Dans un premier temps, il se rapproche de Daniel Arcuset. « Nous parlions le même langage avec le même esprit fédérateur. Et nous sommes complémentaires. Daniel est plus athlé, moi j’ai une dimension plus universelle, plus ouverte, j’ai acquis beaucoup d’expériences avec les élus, les partenaires privés, l’amicale des parlementaires. Aujourd’hui, il faut être plus politique que technique ».
C’est la force d’André Giraud, un homme d’ouverture et visionnaire, ce n’est même plus à démontrer, comme il le fut en 1979 lorsqu’il réunit un millier de coureurs pour la première édition de Marseille Cassis. Certes dans la ville de Jean Bouin. Dans la cité phocéenne, il fut souvent montré du doigt, accusé d’être juge et partie, accusé de construire à sa guise le sport local. Mais au sein de la maison mère, comme vice président, il a ouvert les vannes. La FFA avait regardé, passive et même agressive, déferler la grande vague du running des années 80, il n’était pas question qu’une telle grossière erreur se reproduise une seconde fois. Ainsi André Giraud a réuni autour d’une table, les uns après les autres, toutes les composantes possibles, voire inimaginables, de la France qui court et qui marche pour recomposer la nouvelle grande famille athlétisme. Au point de choquer et de faire hurler les puristes du mètre/seconde.
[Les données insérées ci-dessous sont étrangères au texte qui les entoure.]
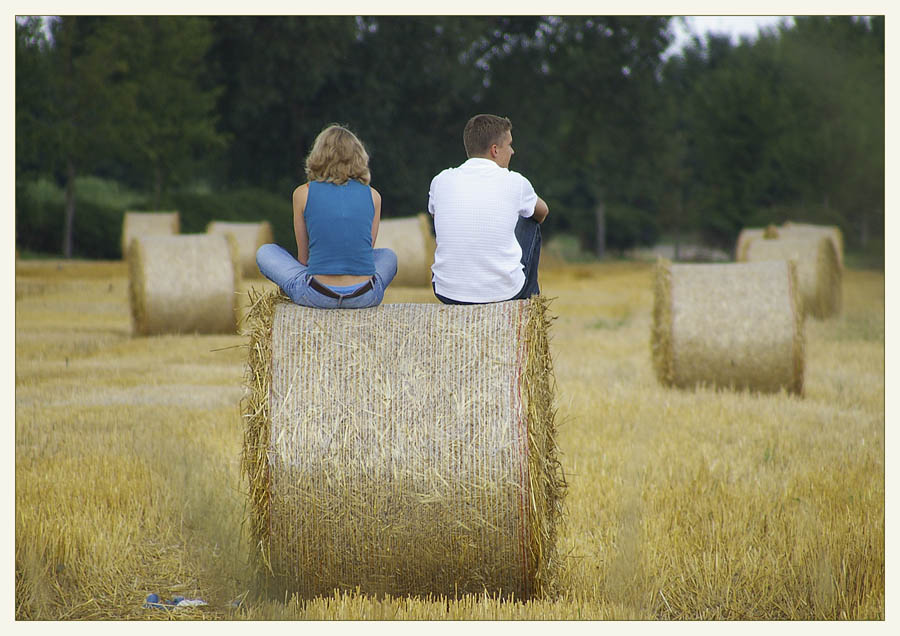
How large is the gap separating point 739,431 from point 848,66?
2074cm

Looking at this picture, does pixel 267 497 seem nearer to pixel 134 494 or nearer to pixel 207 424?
pixel 134 494

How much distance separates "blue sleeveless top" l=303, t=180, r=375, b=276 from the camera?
4.39 metres

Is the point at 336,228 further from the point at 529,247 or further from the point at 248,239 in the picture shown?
the point at 248,239

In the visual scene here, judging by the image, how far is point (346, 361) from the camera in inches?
167

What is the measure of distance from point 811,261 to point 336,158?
1170 centimetres

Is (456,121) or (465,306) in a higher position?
(456,121)

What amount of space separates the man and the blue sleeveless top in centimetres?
40

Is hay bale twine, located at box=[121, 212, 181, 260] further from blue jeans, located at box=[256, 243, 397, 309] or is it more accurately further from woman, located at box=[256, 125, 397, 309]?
woman, located at box=[256, 125, 397, 309]

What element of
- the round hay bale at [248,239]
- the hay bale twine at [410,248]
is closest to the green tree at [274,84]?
the round hay bale at [248,239]

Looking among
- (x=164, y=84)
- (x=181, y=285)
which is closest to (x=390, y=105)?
(x=164, y=84)

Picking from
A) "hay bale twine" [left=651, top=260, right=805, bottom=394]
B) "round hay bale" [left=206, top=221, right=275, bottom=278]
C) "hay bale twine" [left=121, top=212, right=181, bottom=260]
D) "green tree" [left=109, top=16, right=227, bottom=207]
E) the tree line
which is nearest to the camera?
"hay bale twine" [left=651, top=260, right=805, bottom=394]

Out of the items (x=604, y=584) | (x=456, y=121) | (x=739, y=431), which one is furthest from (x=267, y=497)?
(x=456, y=121)

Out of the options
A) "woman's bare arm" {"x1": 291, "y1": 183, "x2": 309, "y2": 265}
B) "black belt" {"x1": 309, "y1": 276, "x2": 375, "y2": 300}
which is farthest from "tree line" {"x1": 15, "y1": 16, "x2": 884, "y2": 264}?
"black belt" {"x1": 309, "y1": 276, "x2": 375, "y2": 300}

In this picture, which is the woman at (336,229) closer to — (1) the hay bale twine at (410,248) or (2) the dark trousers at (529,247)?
(2) the dark trousers at (529,247)
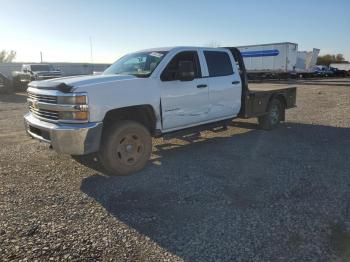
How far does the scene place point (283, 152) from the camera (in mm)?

Les grands mots sont lâchés, de l’onguent pour grand discours pléinier
Il construit ainsi, dans un premier temps, un « club » de soutien, 130 noms, des anciens athlètes, nombreux, en ordre rangé pour celui qui, avec son épouse dans l’ombre, a organisé plus d’un Club France aux couleurs et aux saveurs provençales, lors des grands championnats. Muriel Hurtis fut l’une des premières à signer son engagement à ses côtés, Odile et Stéphane Diagana ont suivi ainsi que Michel Samper le président du PUC.
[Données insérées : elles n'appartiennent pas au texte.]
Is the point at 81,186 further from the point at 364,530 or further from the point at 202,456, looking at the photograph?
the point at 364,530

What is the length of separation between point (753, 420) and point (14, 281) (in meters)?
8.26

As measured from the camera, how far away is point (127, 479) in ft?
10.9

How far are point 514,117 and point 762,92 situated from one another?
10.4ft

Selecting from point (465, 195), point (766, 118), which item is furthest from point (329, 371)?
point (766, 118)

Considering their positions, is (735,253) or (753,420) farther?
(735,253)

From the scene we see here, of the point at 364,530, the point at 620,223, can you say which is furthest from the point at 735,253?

Il jette des mots comme s’il menait une vision dans un groupe de prospective « le partage, le respect, la tolérance, l’écoute, ce sont nos valeurs de l’associatif ». Les grands mots sont lâchés, de l’onguent pour grand discours pléinier. Le micro est déjà sur ON.
Présent dans la commission qui a conduit les travaux sur la fusion des Ligues, il mesure à quel point le manque de pédagogie avec les clubs a creusé le fossé séparant les territoires et le siège décisionnel de la FFA « nous avons fait des progrès considérables mais nous avons conduit des projets fédéraux à une vitesse trop forte par rapport à la base ».
Alors quels seront les grands dossiers à mettre en chantier si le 17 décembre prochain la liste Giraud est élue ? Il cite la simplification des mutations, la problématique des étrangers dans les clubs, se tourner vers un modèle économique rénové en engageant une politique de grands évènements sur l’ensemble du territoire pour consolider le budget fédéral et éviter les égarements connus en cette année 2016 lorsque la FFA met ses comptes dans le rouge.
A 69 ans, André Giraud est ainsi prêt à prendre ses responsabilités. Au contact de Bernard Amsalem, il a appris une chose « s’élever au-dessus des petits problèmes. Ca aide à relativiser les situations. Je me souviens, un jour, j’ai perdu mon maillot de club la veille d’une course, j’en avais pas dormi de la nuit. Aujourd’hui, on apprend à s’élever. C’est une question de courage ».